Le studio américain avait placardé des critiques élogieuses de ses films écrites par un journaliste imaginaire. Il va dédommager les spectateurs bernés.

«Le critique de cinéma qui n'était pas là» : c'était le titre de l'article de John Horn publié dans Newsweek en juin 2001. Le critique n'était pas là parce qu'il n'existait pas, même si ses citations enthousiastes étaient imprimées en gros sur les affiches de Hollow Man, du Patriot (avec Mel Gibson), de Vertical Limit et autres films du studio Columbia Tri-Star, filiale de Sony Pictures.

Il est certes fatigant de devoir convaincre les critiques de cinéma de dire du bien d'un film, alors pourquoi ne pas se simplifier la vie en écrivant soi-même les louanges ? Voilà ce que s'était dit, à l'époque, un responsable du marketing de Sony. Il avait alors eu l'idée brillante d'inventer le critique idéal, un certain David Manning, qui écrirait dans un petit journal local du Connecticut, bien réel celui-là, Ridgefield Press. David Manning, lui, adorait toujours les films de la Columbia, surtout ceux qui avaient été démolis par la critique unanime.

Press junkets. C'est en enquêtant sur les pratiques des studios qui «achètent» les critiques à coup de cadeaux, de voyages gratuits et de rencontres avec les stars ­ le système des press junkets, où les journalistes sont choisis par les studios pour pouvoir faire partie des groupes qui vont interviewer collectivement les stars des superproductions hollywoodiennes ­ que le journaliste de Newsweek était tombé sur le mystérieux David Manning. Inconnu au Ridgefield Press, découvre-t-il. Et finalement inexistant.

Les responsables du studio avaient tenté de se défendre, parlant du droit à la liberté d'expression, mais effaçant vite les citations de Manning sur les publicités des films et mettant en congé deux cadres du marketing chez Sony. Mauvais timing, cette affaire arrivait en même temps qu'un autre scandale de détournement journalistique, celui des faux spectateurs. Pour le lancement de leurs films, tous les studios hollywoodiens, et pas seulement Columbia-Sony, avaient pris l'habitude d'interviewer des spectateurs enthousiastes sur le trottoir, devant les cinémas, et d'intégrer ces «reportages sur le terrain» à leurs campagnes publicitaires. Les spectateurs enthousiastes étaient en réalité des employés des studios ou des acteurs payés.

**DÉFIS**
1: Résumez l'extrait sur le faux critique en deux phrases.
2: D'après l'extrait sur le faux critique, pour quel journal David Manning était-il censé écrire ?
3: Rédigez la suite de l'extrait sur le faux critique, s'il vous plaît, à partir de sa dernière phrase.

**DONNÉES DU CORPUS**
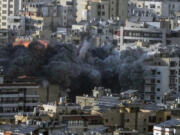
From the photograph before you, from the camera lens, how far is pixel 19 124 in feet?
204

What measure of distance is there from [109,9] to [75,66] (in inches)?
1420

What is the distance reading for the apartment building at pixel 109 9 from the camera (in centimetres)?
12825

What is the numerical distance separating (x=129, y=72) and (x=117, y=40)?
18.0 m

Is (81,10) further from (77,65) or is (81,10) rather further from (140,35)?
(77,65)

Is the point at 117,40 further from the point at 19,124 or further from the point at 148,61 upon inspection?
the point at 19,124

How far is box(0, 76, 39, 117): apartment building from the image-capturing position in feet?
245

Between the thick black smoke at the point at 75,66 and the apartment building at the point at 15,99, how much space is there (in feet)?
39.3

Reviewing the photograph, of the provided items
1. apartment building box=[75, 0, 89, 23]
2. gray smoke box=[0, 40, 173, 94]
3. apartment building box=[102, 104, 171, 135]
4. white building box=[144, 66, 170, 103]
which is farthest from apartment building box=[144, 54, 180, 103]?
apartment building box=[75, 0, 89, 23]

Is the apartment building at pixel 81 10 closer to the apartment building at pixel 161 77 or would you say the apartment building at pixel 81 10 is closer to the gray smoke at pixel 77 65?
the gray smoke at pixel 77 65

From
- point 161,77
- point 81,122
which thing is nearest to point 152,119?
point 81,122

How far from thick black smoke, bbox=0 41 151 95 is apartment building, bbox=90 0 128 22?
2415cm

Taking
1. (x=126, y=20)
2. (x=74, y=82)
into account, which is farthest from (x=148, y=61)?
(x=126, y=20)

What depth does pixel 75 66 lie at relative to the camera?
93625 mm

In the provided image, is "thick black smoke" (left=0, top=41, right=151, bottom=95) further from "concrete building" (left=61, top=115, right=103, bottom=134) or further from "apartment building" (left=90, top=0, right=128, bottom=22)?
"apartment building" (left=90, top=0, right=128, bottom=22)
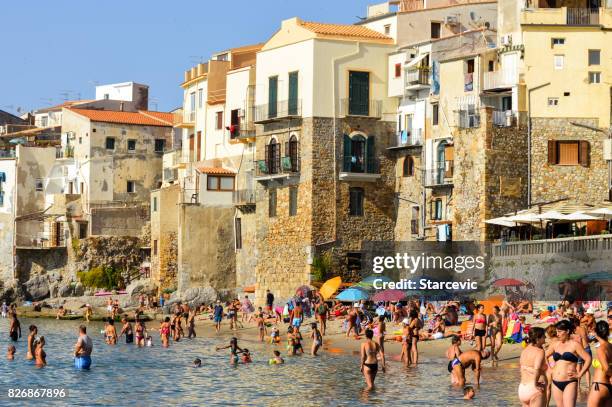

**RÉSULTATS PAR TÂCHE**
1: Le studio Columbia Tri-Star, filiale de Sony Pictures, avait inventé un critique, David Manning, censé écrire pour le Ridgefield Press, et affichait ses éloges sur les publicités de ses films, jusqu'à ce que John Horn révèle la supercherie dans Newsweek en juin 2001. Le studio a retiré ces citations et mis en congé deux cadres du marketing, au moment même où éclatait le scandale des faux spectateurs enthousiastes, qui étaient en réalité des employés des studios ou des acteurs payés.

2: Pour le Ridgefield Press, un petit journal local du Connecticut.

3:
«Zombies débiles». Devant ces agissements quelque peu mafieux pour vendre à tout prix les films, les vrais spectateurs ont réagi. Une association de «Citoyens pour la vérité dans la publicité des films» (Citizens for Truth in Movie Advertising) s'est même constituée. Et, comme l'affaire se passe aux Etats-Unis, ces (vrais) citoyens ont porté plainte. Un premier juge de Los Angeles leur a d'ailleurs donné raison et a estimé, en acceptant de recevoir ces plaintes en 2001, «que les gens ont le droit de ne pas être traités comme des zombies débiles qu'on attire dans les cinémas avec des articles fantômes».

Les tribunaux ont donc poursuivi Sony, qui a préféré signer un accord à l'amiable avec les spectateurs en colère pour éviter le procès et mettre fin à la procédure. La semaine dernière, quatre ans après que le scandale a été dévoilé, le studio a accepté de rembourser 5 dollars à toute personne qui est allée voir Hollow Man, The Animal, The Patriot, A Knight's Tale ou Vertical Limit dans les cinémas, entre le 3 août 2000 et le 31 octobre 2001, parce qu'elle avait lu ces fausses critiques d'un faux journaliste. En tout, Sony Picture Entertainment (SPE) va payer 1,5 million de dollars aux spectateurs furieux d'être allés voir un mauvais film. Les Citoyens pour la vérité dans la publicité des films ne vont pas s'arrêter là, ils exigent de tous les studios hollywoodiens qu'ils cessent leurs pubs trompeuses, leurs interviews bidons et qu'ils arrêtent de corrompre les critiques de cinéma.

Toutefois, les faux journalistes ne sont pas qu'une spécialité de l'industrie cinématographique. Peut-être inspirée par Hollywood, la Maison Blanche avait, au cours de la dernière campagne présidentielle, elle aussi inventé son faux journaliste : un militant républicain qui prétendait être journaliste et allait poser les «bonnes» questions au président Bush pendant les conférences de presse. La moitié de l'Amérique qui a voté pour Bush pourrait, comme les spectateurs en colère, s'estimer trompée. Et réclamer des dédommagements ?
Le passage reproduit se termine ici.